◆ ТЕКСТ ДЛЯ ЧТЕНИЯ
☆ ☆ ☆ ☆ ☆
Но был ли Святослав на поле боя или нет, несомненна связь этого легендарного броска копья с наследственными правами ребенка-мстителя, обладающего высшим статусом. Потому этот эпизод попадает даже в самый ранний вариант предания. Святослав здесь выступает как носитель высшего статуса и источник сакральной силы, а мать, Ольга, обладающая умом и решимостью, действует, опираясь на этот источник.
В Новгородской I летописи после победы киевлян в полевом сражении сразу идет сообщение о том, как Ольга возгалает на древлян тяжкую дань, идет по земле Деревской, устанавливая «уставы и уроки», а потом возвращается в Киев. ПВЛ на этом месте принимается развивать сюжет:
«И победили древлян. Древляне же побежали и затворились в своих городах. Ольга же устремилась с сыном своим к городу Искоростеню…»
Описывается осада Искоростеня, который жители не хотели сдавать, боясь мести. Но Ольга уверяет, что месть ее утолена и в качестве малой дани она примет по три воробья и по три голубя с каждого двора.
«Древляне же, обрадовавшись, собрали от двора по три голубя и по три воробья и послали к Ольге с поклоном… Ольга же, раздав воинам – кому по голубю, кому по воробью, приказала привязывать каждому голубю и воробью трут, завертывая его в небольшие платочки и прикрепляя ниткой к каждому. И, когда стало смеркаться, приказала Ольга своим воинам пустить голубей и воробьев. Голуби же и воробьи полетели в свои гнезда: голуби в голубятни, а воробьи под стрехи, и так загорелись – где голубятни, где клети, где сараи и сеновалы, и не было двора, где бы не горело, и нельзя было гасить, так как сразу загорелись все дворы. И побежали люди из города, и приказала Ольга воинам своим хватать их».
☆ ☆ ☆ ☆ ☆
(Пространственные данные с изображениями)

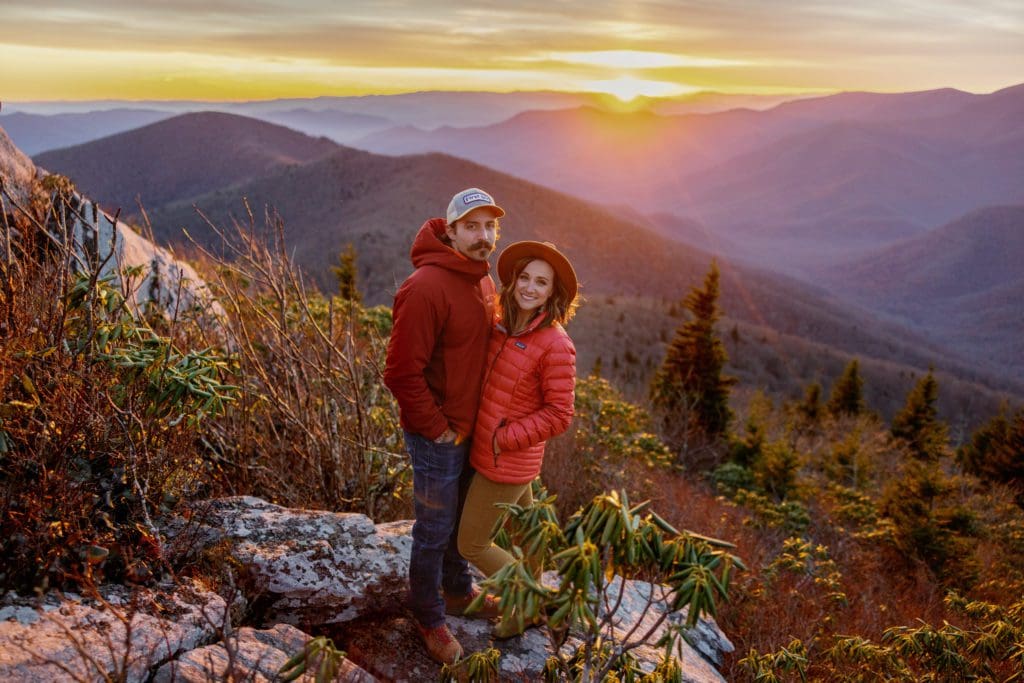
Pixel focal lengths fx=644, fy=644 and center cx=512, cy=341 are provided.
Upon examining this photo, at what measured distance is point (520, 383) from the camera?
2789 millimetres

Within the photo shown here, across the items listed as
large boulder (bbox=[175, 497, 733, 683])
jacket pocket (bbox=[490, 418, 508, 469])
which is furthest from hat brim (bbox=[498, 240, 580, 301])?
large boulder (bbox=[175, 497, 733, 683])

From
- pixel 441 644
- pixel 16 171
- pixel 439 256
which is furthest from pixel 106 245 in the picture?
pixel 441 644

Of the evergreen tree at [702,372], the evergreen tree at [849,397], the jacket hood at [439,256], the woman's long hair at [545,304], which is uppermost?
the jacket hood at [439,256]

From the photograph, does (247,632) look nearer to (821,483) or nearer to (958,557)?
(958,557)

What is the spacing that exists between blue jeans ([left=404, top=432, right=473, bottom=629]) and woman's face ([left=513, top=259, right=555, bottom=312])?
0.71 m

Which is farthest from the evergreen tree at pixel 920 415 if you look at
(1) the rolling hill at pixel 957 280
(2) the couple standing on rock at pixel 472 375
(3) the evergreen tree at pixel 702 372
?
(1) the rolling hill at pixel 957 280

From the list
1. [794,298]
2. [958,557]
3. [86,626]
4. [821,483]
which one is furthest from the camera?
[794,298]

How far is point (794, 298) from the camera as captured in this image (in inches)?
4279

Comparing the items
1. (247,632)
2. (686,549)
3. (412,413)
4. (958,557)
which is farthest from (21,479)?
(958,557)

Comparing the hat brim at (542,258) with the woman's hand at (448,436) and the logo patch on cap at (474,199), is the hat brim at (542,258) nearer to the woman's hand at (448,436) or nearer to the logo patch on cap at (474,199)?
the logo patch on cap at (474,199)

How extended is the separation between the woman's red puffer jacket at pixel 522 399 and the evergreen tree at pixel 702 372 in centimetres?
1323

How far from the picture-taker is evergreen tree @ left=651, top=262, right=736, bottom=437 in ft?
51.6

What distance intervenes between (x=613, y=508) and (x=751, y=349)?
53.2 meters

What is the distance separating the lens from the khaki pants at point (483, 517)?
2.87 metres
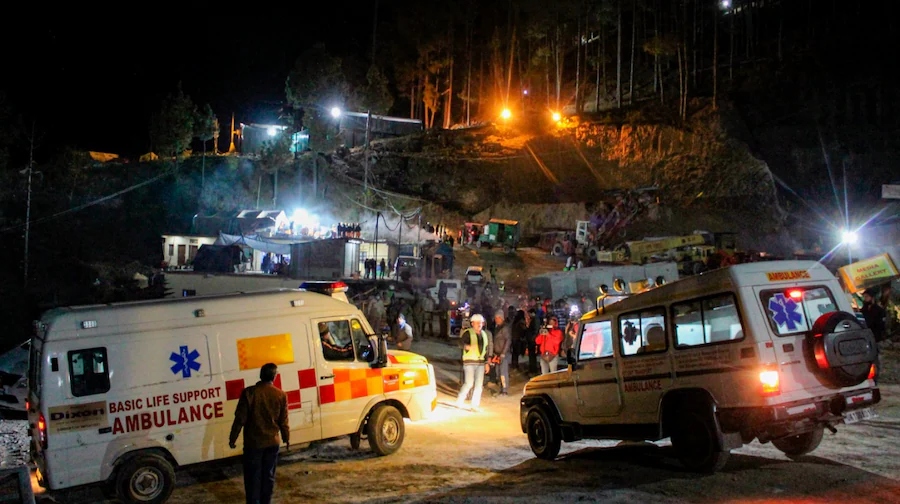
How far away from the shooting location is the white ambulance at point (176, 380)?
6672 millimetres

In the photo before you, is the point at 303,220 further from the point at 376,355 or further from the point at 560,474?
the point at 560,474

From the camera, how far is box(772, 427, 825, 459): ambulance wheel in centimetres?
684

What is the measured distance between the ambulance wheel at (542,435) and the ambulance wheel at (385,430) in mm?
1902

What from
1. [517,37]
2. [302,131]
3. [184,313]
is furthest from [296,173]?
[184,313]

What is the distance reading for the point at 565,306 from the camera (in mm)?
22453

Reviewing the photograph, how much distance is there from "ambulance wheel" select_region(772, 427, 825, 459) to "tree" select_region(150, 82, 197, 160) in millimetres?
63454

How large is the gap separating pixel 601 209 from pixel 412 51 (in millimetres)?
32442

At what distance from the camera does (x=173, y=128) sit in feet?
198

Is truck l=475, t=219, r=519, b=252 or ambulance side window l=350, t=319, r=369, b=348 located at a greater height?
truck l=475, t=219, r=519, b=252

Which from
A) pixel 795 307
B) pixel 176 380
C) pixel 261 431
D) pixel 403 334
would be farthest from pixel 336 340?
pixel 403 334

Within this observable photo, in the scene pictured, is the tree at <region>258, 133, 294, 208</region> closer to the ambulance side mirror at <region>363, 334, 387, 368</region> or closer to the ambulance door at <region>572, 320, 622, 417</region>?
the ambulance side mirror at <region>363, 334, 387, 368</region>

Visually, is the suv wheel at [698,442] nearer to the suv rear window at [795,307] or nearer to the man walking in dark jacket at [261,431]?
the suv rear window at [795,307]

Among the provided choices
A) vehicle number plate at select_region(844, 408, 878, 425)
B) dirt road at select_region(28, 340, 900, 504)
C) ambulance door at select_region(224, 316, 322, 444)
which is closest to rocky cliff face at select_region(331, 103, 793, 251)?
dirt road at select_region(28, 340, 900, 504)

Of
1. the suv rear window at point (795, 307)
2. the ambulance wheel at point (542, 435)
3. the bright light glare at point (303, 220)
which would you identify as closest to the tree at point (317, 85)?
the bright light glare at point (303, 220)
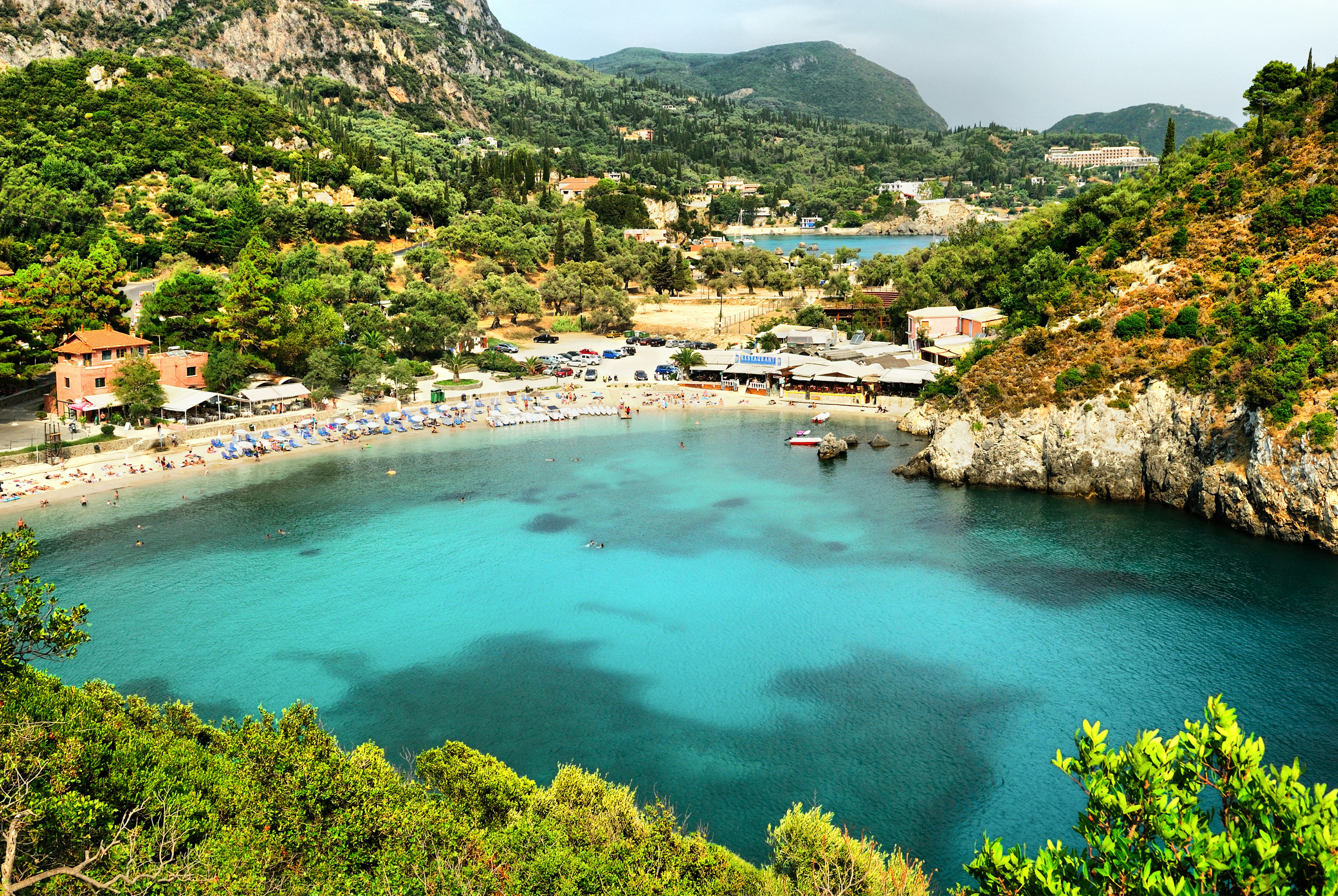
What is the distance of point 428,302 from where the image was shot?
7212cm

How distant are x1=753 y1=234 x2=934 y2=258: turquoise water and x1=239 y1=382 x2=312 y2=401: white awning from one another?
372 feet

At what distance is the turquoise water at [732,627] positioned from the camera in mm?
23547

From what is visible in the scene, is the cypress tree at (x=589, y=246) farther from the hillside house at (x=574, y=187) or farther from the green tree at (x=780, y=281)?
the hillside house at (x=574, y=187)

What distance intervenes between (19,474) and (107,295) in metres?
15.8

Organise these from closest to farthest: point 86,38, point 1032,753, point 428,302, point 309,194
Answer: point 1032,753, point 428,302, point 309,194, point 86,38

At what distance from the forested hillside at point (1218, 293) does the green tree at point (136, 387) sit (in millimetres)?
45335

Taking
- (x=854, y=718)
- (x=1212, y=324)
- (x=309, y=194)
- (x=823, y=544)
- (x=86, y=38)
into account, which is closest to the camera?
(x=854, y=718)

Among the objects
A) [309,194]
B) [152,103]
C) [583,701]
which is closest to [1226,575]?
[583,701]

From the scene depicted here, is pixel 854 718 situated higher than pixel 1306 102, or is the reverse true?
pixel 1306 102

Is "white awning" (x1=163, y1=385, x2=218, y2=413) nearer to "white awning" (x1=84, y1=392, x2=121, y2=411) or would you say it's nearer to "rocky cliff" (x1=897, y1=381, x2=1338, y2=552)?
"white awning" (x1=84, y1=392, x2=121, y2=411)

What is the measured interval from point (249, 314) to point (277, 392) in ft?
19.1

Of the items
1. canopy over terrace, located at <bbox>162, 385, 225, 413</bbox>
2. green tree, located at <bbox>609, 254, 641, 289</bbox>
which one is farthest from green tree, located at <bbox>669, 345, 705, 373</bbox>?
canopy over terrace, located at <bbox>162, 385, 225, 413</bbox>

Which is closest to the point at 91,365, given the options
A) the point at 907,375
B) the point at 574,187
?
the point at 907,375

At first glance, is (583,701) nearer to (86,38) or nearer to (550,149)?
(86,38)
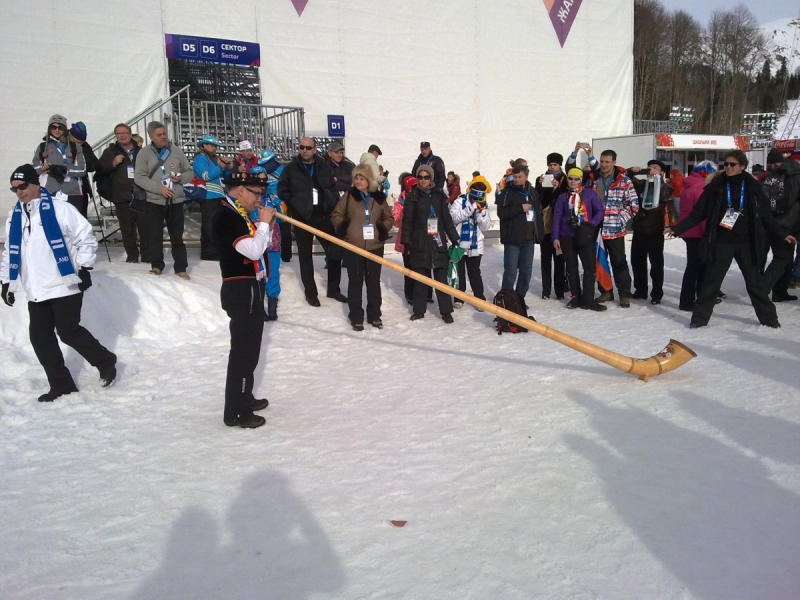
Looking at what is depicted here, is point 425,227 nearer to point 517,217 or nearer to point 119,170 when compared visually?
point 517,217

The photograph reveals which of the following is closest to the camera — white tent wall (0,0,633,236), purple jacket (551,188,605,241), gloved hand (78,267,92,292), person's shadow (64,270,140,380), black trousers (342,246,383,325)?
gloved hand (78,267,92,292)

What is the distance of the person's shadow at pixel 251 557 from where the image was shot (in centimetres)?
296

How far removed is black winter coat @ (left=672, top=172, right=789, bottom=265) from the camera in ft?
23.9

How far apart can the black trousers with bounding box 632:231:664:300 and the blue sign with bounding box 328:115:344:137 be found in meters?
11.2

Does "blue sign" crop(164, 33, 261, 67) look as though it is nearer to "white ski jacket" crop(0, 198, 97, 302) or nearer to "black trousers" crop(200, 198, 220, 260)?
"black trousers" crop(200, 198, 220, 260)

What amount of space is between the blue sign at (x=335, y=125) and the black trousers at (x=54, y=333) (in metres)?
13.6

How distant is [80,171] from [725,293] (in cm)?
950

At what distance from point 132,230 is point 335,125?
982cm

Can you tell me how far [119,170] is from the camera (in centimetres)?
942

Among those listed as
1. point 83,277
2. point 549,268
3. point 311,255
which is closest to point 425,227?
point 311,255

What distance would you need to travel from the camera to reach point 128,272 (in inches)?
345

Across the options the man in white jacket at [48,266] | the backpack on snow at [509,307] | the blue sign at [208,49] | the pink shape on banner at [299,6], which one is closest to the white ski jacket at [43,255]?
the man in white jacket at [48,266]

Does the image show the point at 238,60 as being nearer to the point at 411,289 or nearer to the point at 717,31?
the point at 411,289

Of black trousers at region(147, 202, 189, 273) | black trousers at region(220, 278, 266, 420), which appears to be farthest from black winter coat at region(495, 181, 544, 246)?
black trousers at region(220, 278, 266, 420)
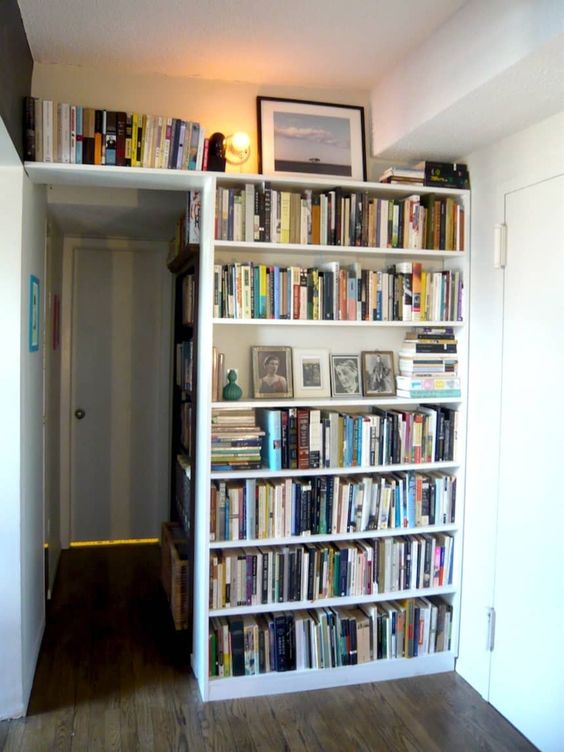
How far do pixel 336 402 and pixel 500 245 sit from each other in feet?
3.04

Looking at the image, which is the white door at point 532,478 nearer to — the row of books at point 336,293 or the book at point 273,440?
the row of books at point 336,293

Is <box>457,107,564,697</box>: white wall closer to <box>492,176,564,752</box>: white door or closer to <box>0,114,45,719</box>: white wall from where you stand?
<box>492,176,564,752</box>: white door

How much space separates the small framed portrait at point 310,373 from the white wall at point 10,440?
44.9 inches

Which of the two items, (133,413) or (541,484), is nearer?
(541,484)

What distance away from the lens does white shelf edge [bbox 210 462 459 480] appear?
2.69 m

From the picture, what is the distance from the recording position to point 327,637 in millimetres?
2830

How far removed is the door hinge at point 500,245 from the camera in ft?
8.68

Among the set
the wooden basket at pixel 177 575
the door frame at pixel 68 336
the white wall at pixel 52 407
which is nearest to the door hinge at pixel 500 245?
the wooden basket at pixel 177 575

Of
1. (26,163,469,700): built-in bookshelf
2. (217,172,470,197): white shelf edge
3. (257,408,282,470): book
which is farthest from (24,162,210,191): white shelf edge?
(257,408,282,470): book

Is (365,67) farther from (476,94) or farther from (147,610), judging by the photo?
(147,610)

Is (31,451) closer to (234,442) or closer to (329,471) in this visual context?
(234,442)

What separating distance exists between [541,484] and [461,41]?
1.59 metres

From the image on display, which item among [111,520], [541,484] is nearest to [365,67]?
[541,484]

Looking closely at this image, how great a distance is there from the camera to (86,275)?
4422 millimetres
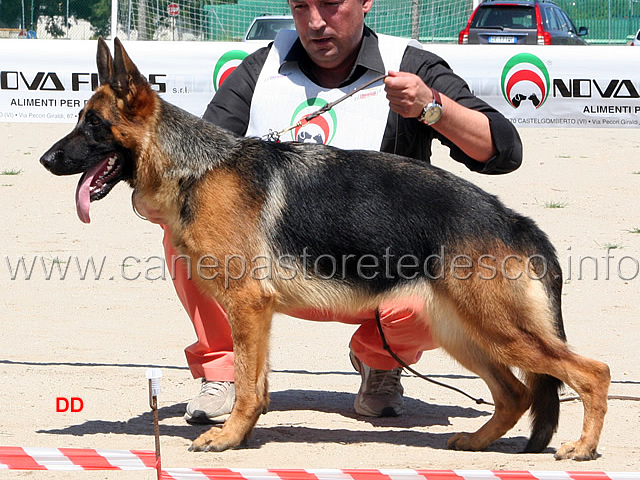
☆ ☆ ☆ ☆ ☆
◆ ИНСТРУКЦИЯ К ВЫПОЛНЕНИЮ
Воспроизведите без изменений фрагмент текста о мести Ольги древлянам: от слов «Описывается осада Искоростеня, который» до слов «с каждого двора.», включая оба граничных отрезка.

◆ ПРАВИЛЬНЫЙ РЕЗУЛЬТАТ
Описывается осада Искоростеня, который жители не хотели сдавать, боясь мести. Но Ольга уверяет, что месть ее утолена и в качестве малой дани она примет по три воробья и по три голубя с каждого двора.